◆ DOCUMENT EXCERPT:
-*-
Hepatitis C in gay men: what are the risks and should I be concerned?

by Associate Professor Gail Matthew | The Kirby Institute, University of New South Wales

For almost two decades it has been clear that rates of hepatitis C virus (HCV) transmission have been particularly high in HIV positive gay men, and not just in those engaging in injecting drug use. In many cities worldwide, especially within Europe, HCV acquisition among these men is mostly occurring through methods other than injecting drug use. In Australia around half of the HIV positive gay men acquiring HCV are infected in circumstances that do not involve injecting drug use. These transmissions are broadly categorised as ‘sexual’ exposures, meaning that transmission of the virus has occurred through sexual interaction(s) with an individual who is HCV positive. The exact risk and mechanisms are difficult to quantify but research studies have identified some situations in which sexual transmission may be more likely. These include having condomless anal intercourse, fisting, group sex, using sex toys and sex under the influence of other drugs taken by means other than injecting, including crystal. HCV is intermittently present in semen as well as in microscopic amounts of blood and it is likely that exposure to either of these may be responsible for transmission.

Although rates of sexually acquired HCV have been high in HIV positive gay men, the same has not traditionally been true in HIV negative gay men. Researchers have questioned whether this has been related to some difference in behaviours or some increased risk associated with being HIV positive. Although isolated cases of HIV negative gay men acquiring HCV through sex have been seen for some time, it appears that using condoms and ‘serosorting’ (i.e. only having sex with someone of the same HIV status) has prevented large numbers of transmissions within the broader gay community.

The widespread uptake of Pre-Exposure Prophylaxis (PrEP) to prevent HIV transmission has the potential to change this. Although extremely effective at preventing HIV, PrEP does not prevent transmission of other sexually transmitted infections, including HCV. Indeed, since the roll-out of PrEP there have been increases in the number of sexually acquired HCV infections in HIV negative men reported from European cities, including Amsterdam, London and Paris.

The good news is that treatment for HCV is now easy and highly effective. New drugs that can cure the virus are available that are taken as one pill a day for 8-12 weeks and result in almost everyone (>95%) being cured, whether you are HIV positive or not. These drugs have few or no side effects.
-*-
◆ PROBLEMS TO WORK ON:
• a. Condense the paragraph of the hepatitis C article that begins "The widespread uptake of Pre-Exposure Prophylaxis" into a brief bulleted list that keeps its main facts.
• b. According to the hepatitis C article, what proportion of HIV positive gay men acquiring HCV in Australia are infected in circumstances that do not involve injecting drug use?
• c. Extend the hepatitis C article by writing the paragraphs that would follow its final sentence.
The listing that follows is not needed for this work.

Stored items
-*-
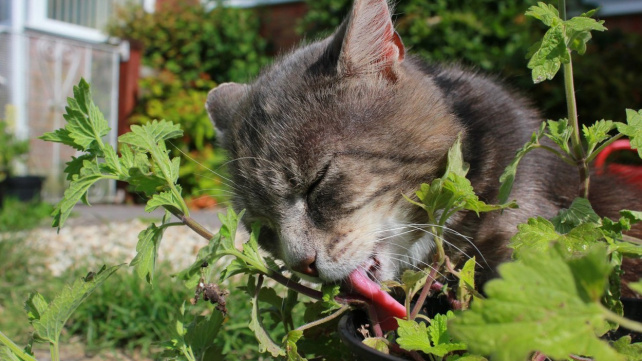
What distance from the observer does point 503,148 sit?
1.56m

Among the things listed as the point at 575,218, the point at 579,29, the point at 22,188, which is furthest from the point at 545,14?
the point at 22,188

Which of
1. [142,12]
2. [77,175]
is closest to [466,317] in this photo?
[77,175]

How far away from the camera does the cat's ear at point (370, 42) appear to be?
144 cm

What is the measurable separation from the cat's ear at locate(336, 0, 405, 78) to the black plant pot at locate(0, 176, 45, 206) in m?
5.28

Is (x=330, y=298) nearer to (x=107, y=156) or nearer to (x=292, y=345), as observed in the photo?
(x=292, y=345)

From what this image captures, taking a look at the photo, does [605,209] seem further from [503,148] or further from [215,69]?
[215,69]

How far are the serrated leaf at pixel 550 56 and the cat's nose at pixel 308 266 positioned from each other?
66cm

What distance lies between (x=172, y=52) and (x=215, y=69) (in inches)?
26.8

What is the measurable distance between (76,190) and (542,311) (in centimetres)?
82

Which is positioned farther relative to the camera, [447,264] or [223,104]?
[223,104]

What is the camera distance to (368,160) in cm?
145

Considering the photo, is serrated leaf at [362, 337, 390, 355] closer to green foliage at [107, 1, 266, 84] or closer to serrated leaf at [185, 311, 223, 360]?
serrated leaf at [185, 311, 223, 360]

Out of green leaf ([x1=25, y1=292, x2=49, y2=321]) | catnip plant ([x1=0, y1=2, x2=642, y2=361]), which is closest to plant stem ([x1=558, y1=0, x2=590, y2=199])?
catnip plant ([x1=0, y1=2, x2=642, y2=361])

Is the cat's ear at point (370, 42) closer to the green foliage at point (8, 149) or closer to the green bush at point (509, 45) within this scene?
-*-
◆ ANSWERS FOR THIS EXERCISE:
• a.
- Widespread PrEP uptake could change the low rate of sexually acquired HCV in HIV negative gay men.
- PrEP is extremely effective against HIV but does not prevent other sexually transmitted infections, including HCV.
- Since PrEP's roll-out, European cities such as Amsterdam, London and Paris have reported more sexually acquired HCV infections in HIV negative men.

• b. Around half.

• c.
The Australian Government has made these drugs available on the Pharmaceutical Benefits Scheme for everyone who has HCV, whether it is their first, second or subsequent infection. By treating and curing as many people as possible within the community, the risk of new infections to others also drops. This is termed ‘treatment as prevention’. This is similar to ‘treatment as prevention’ for HIV in that it reduces transmission risk at the individual and population level. While a person living with HIV on effective treatment is not cured of HIV, when their viral load is suppressed to undetectable levels, they are not able to pass on HIV to their sexual partners. Likewise, a person cured of HCV cannot pass on the virus.

Since 2016 when these drugs first became available in Australia, treatment uptake has been one of the highest worldwide, especially in HIV positive people. We estimate that between 50-80% of HIV positive people living with active HCV have now been treated. This is having major health benefits, both for individuals and for society. To date reinfections among HIV positive people have been low, and importantly early data suggests that despite the widespread roll-out of PrEP in Australia, we are not observing the high rates of new HCV infections in HIV negative gay men seen elsewhere.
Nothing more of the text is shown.